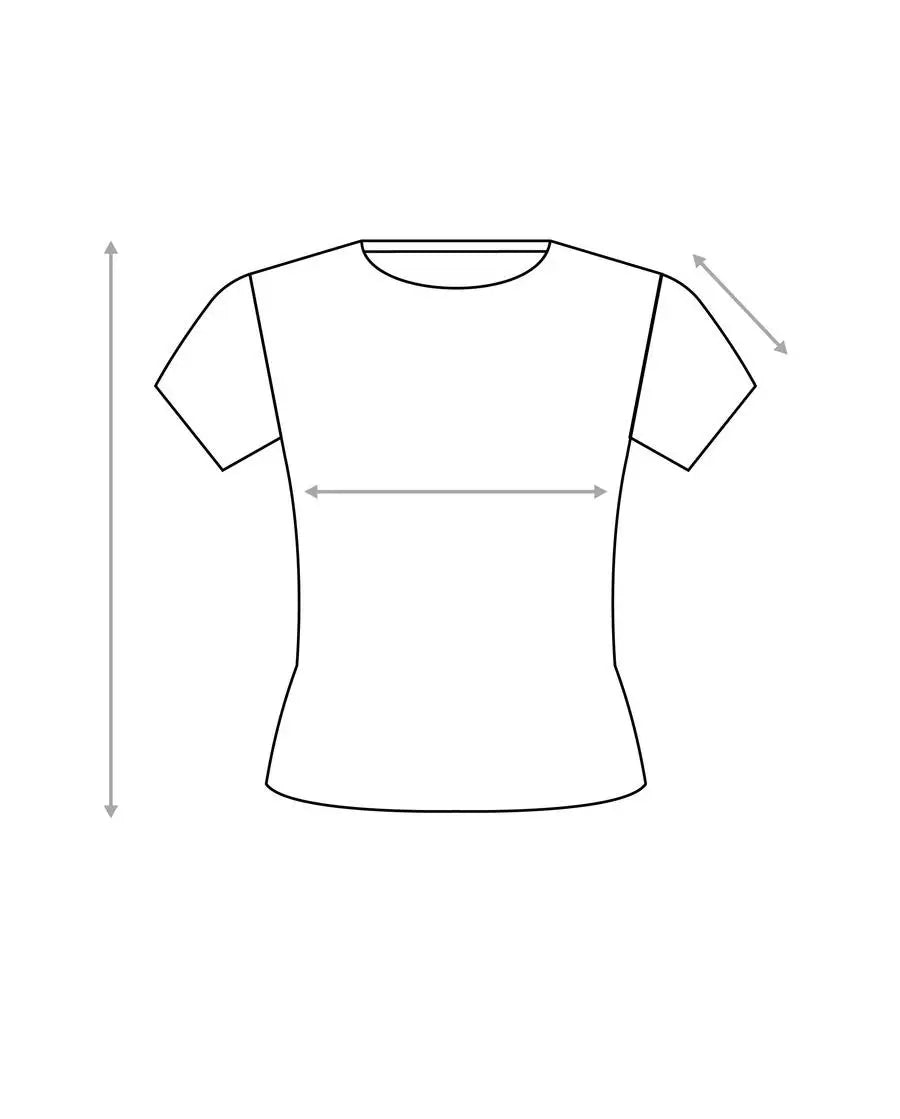 Top garment diagram showing bust width, body length and sleeve measurement positions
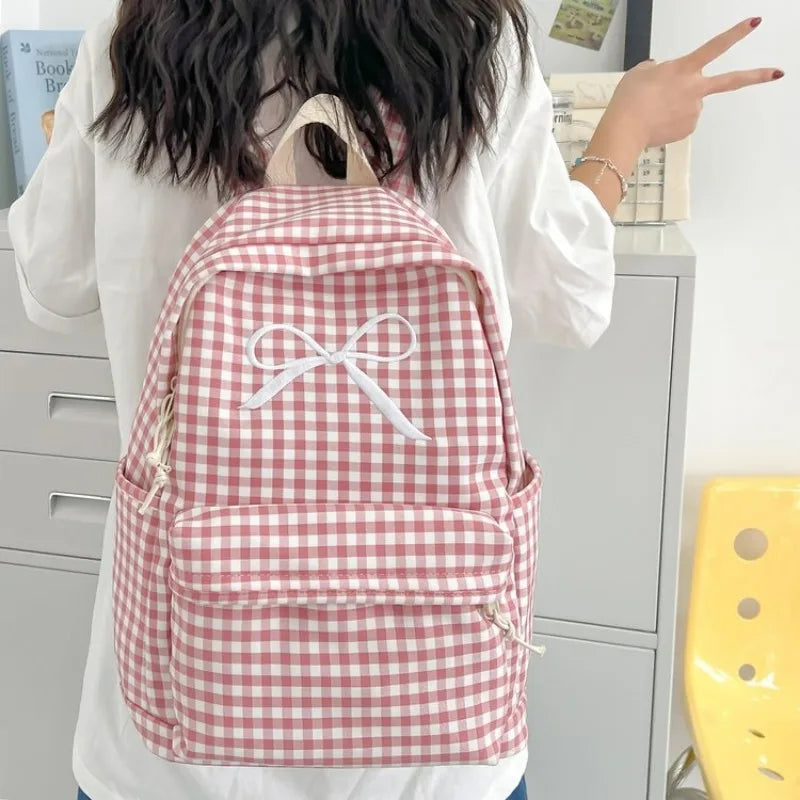 Y2k Aesthetic Bow Contrast Color Plaid Backpack Women Casual High-capacity Ins Schoolbags Fashion Chic Ins Backpacks for Sudents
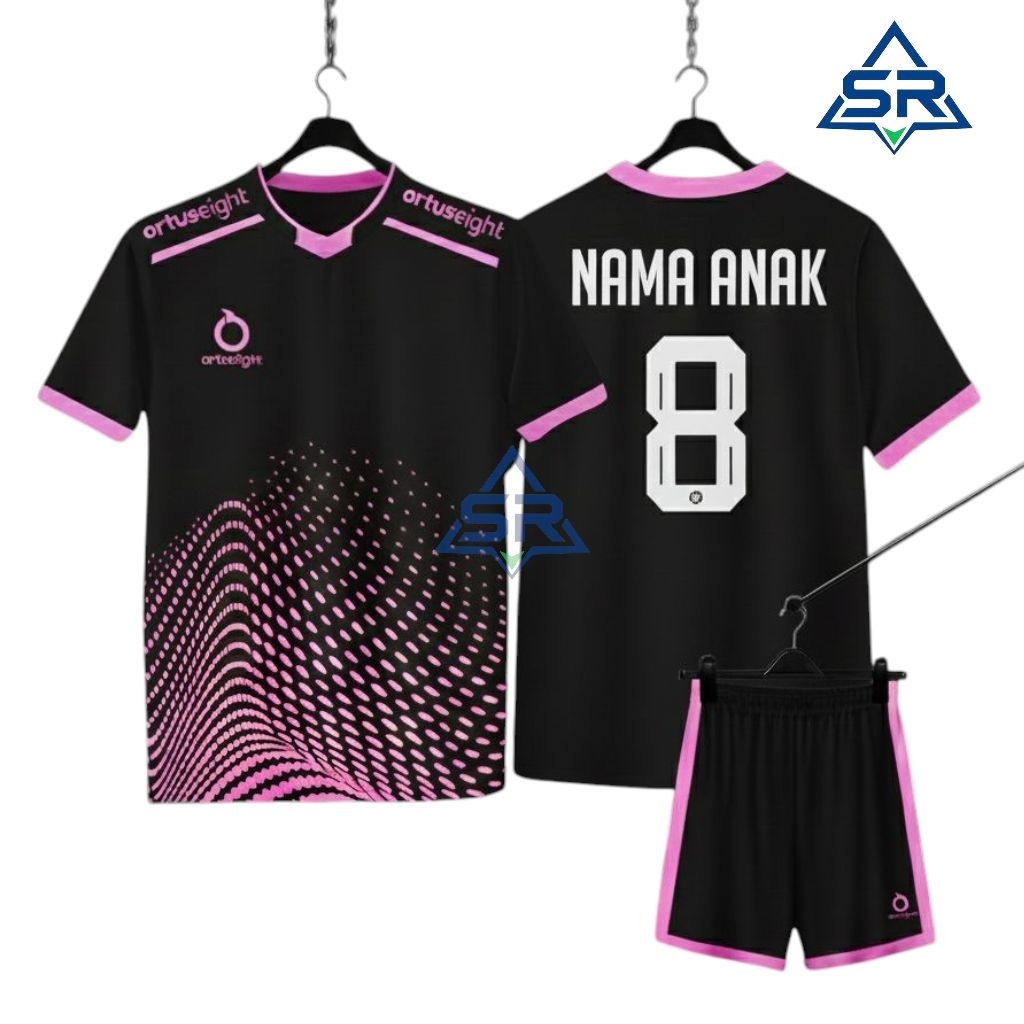 ORTUSEIGHT- Set Baju Olahraga Sepak Bola Anak Custom Nama+Nomor, Jersey Futsal Anak Bahan Dry-Fit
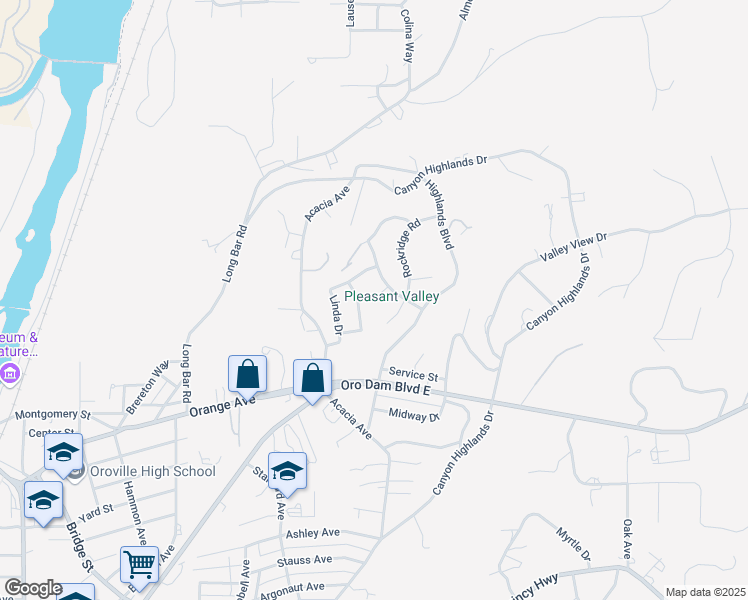 map of restaurants, bars, coffee shops, grocery stores, and more near 6 Coventry Court in Oroville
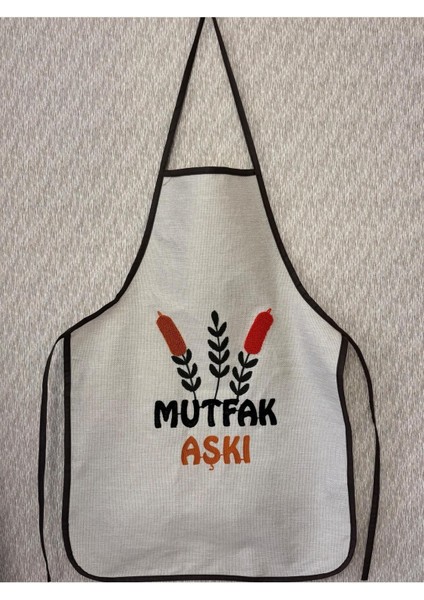 Keten Nakışlı Mutfak Önlüğü, Bej, 70x49, şık ve kullanışlı tasarım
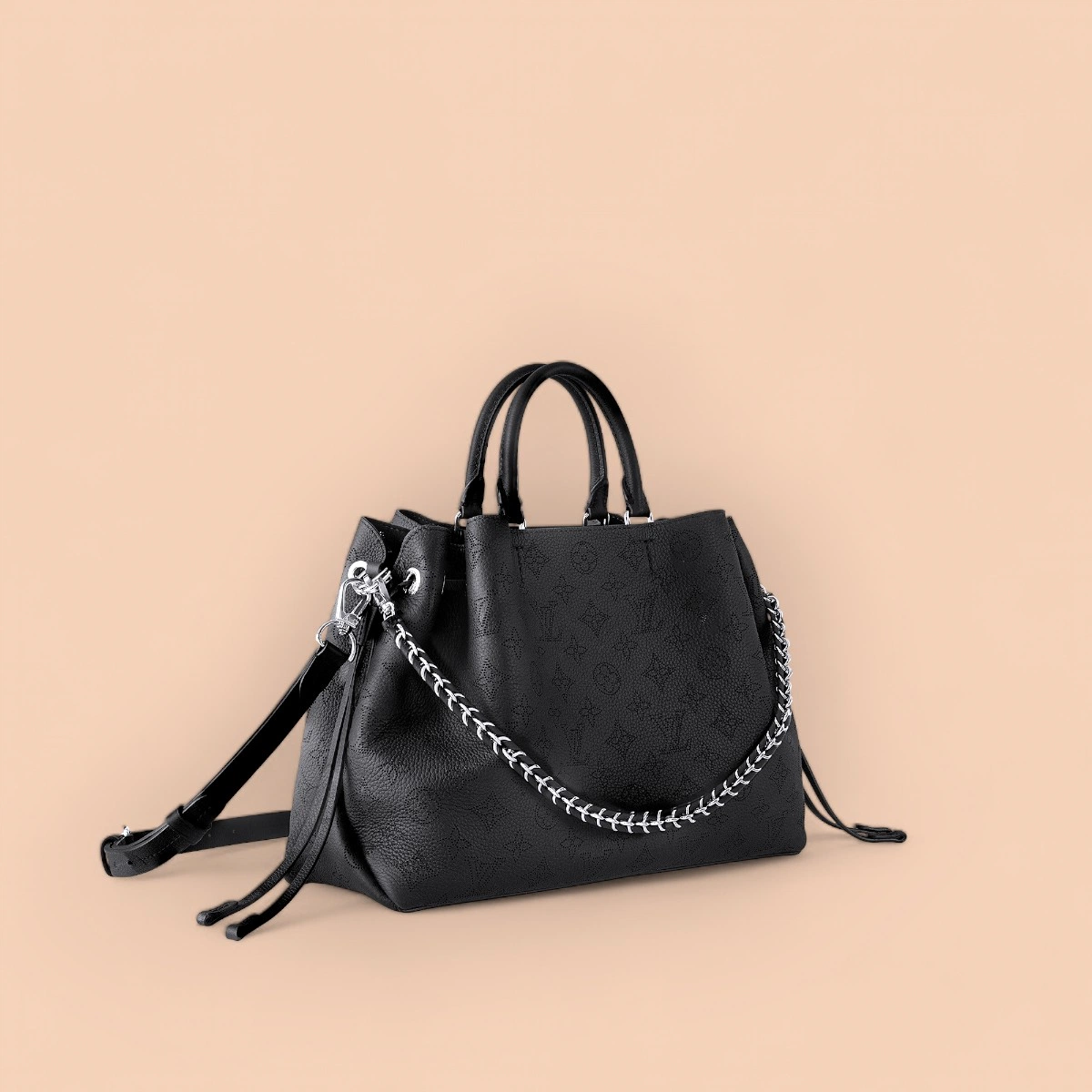LV Bella 黑色打孔花 雙手提托特包包-M59200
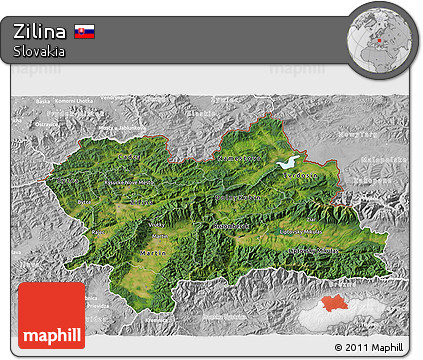 Satellite 3D Map of Zilina, lighten, desaturated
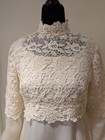 Vintage 1960s 1970s Bride s World Ilgwu Ivory Wedding Dress Crochet Lace Ribbon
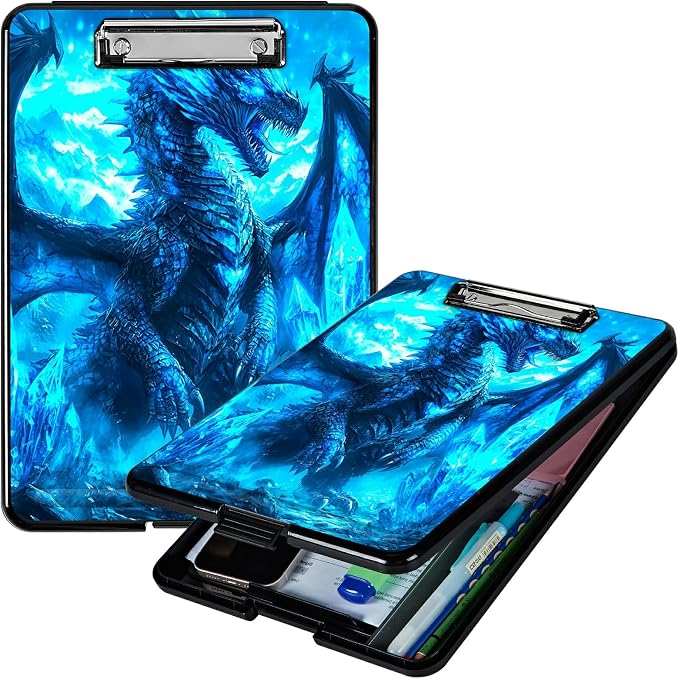 Blue Snow Dragon A4 Clipboard by Unknown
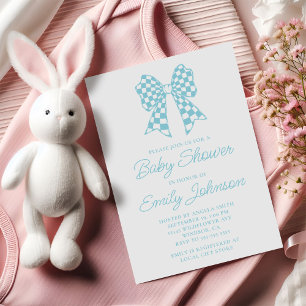 Invitation Fête de Naissance Bébé Fille Ruban à Carreaux Bleu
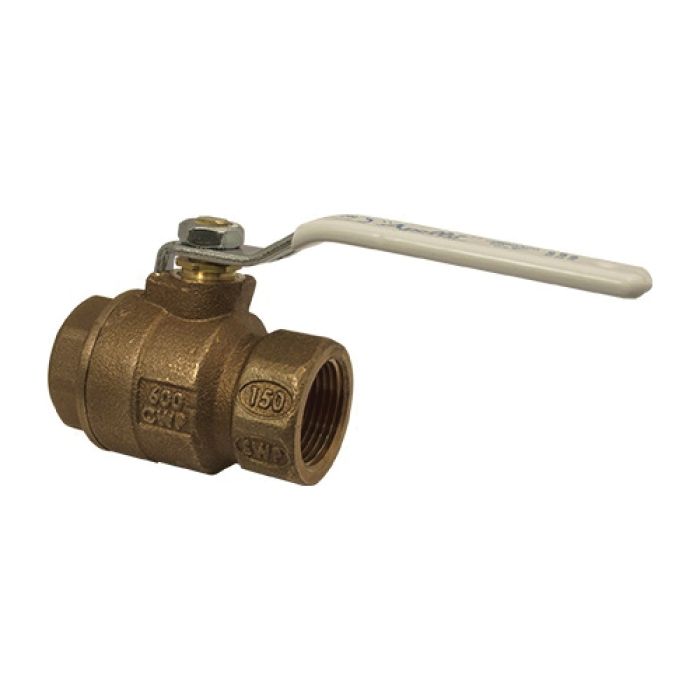 Apollo 77CLF10701A 77CLF-A 2-Piece Ball Valve, 1-1/2 in Nominal, FNPT End Style, Bronze Body, Full Port, RPTFE Softgoods, Domestic
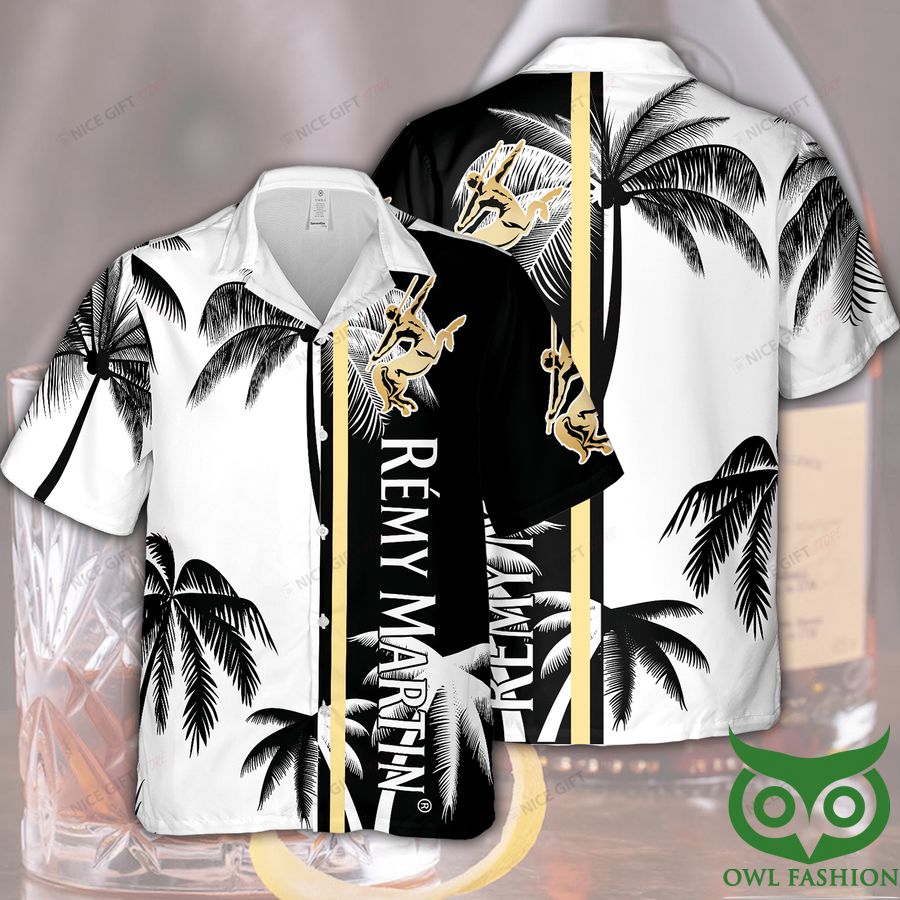 25 Remy Martin Black and White Coconut Hawaiian Shirt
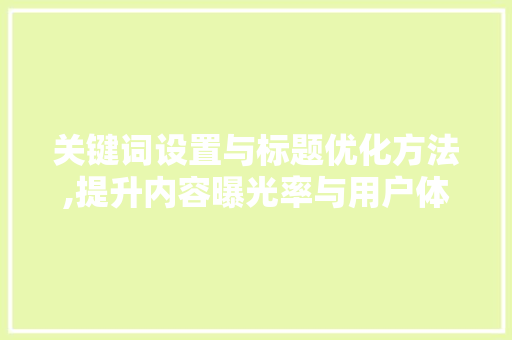 关键词设置与标题优化方法,提升内容曝光率与用户体验之路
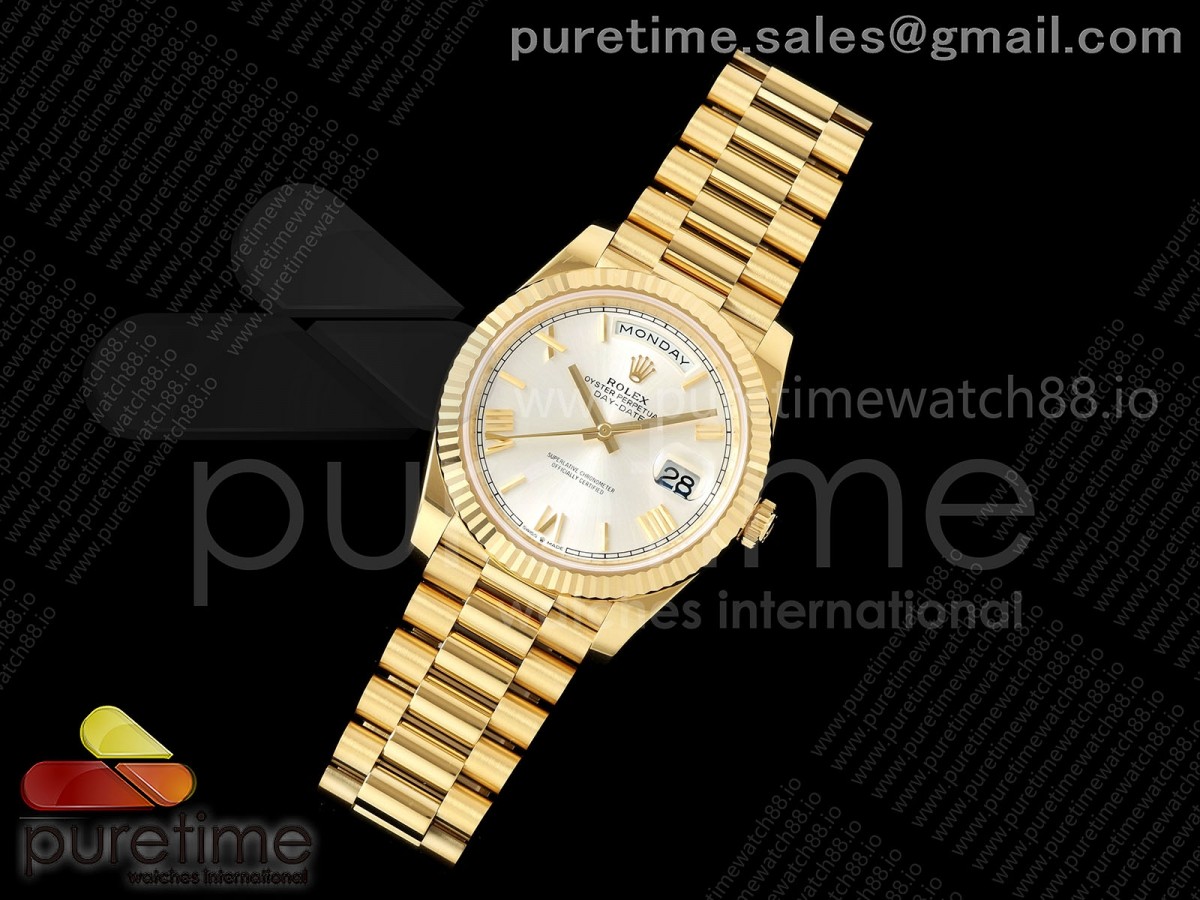 Day Date 40 YG RGF 1:1 Best Edition Silver Roman Dial on President Bracelet VR3255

= Task prompt =
Rewrite every record above with "Plaid" swapped for "Tartan" and the rest of the text unchanged. Leave out the pictures and give only the caption text.

= Solution =
 Top garment diagram showing bust width, body length and sleeve measurement positions
 Y2k Aesthetic Bow Contrast Color Tartan Backpack Women Casual High-capacity Ins Schoolbags Fashion Chic Ins Backpacks for Sudents
 ORTUSEIGHT- Set Baju Olahraga Sepak Bola Anak Custom Nama+Nomor, Jersey Futsal Anak Bahan Dry-Fit
 map of restaurants, bars, coffee shops, grocery stores, and more near 6 Coventry Court in Oroville
 Keten Nakışlı Mutfak Önlüğü, Bej, 70x49, şık ve kullanışlı tasarım
LV Bella 黑色打孔花 雙手提托特包包-M59200
 Satellite 3D Map of Zilina, lighten, desaturated
 Vintage 1960s 1970s Bride s World Ilgwu Ivory Wedding Dress Crochet Lace Ribbon
 Blue Snow Dragon A4 Clipboard by Unknown
 Invitation Fête de Naissance Bébé Fille Ruban à Carreaux Bleu
 Apollo 77CLF10701A 77CLF-A 2-Piece Ball Valve, 1-1/2 in Nominal, FNPT End Style, Bronze Body, Full Port, RPTFE Softgoods, Domestic
 25 Remy Martin Black and White Coconut Hawaiian Shirt
 关键词设置与标题优化方法,提升内容曝光率与用户体验之路
 Day Date 40 YG RGF 1:1 Best Edition Silver Roman Dial on President Bracelet VR3255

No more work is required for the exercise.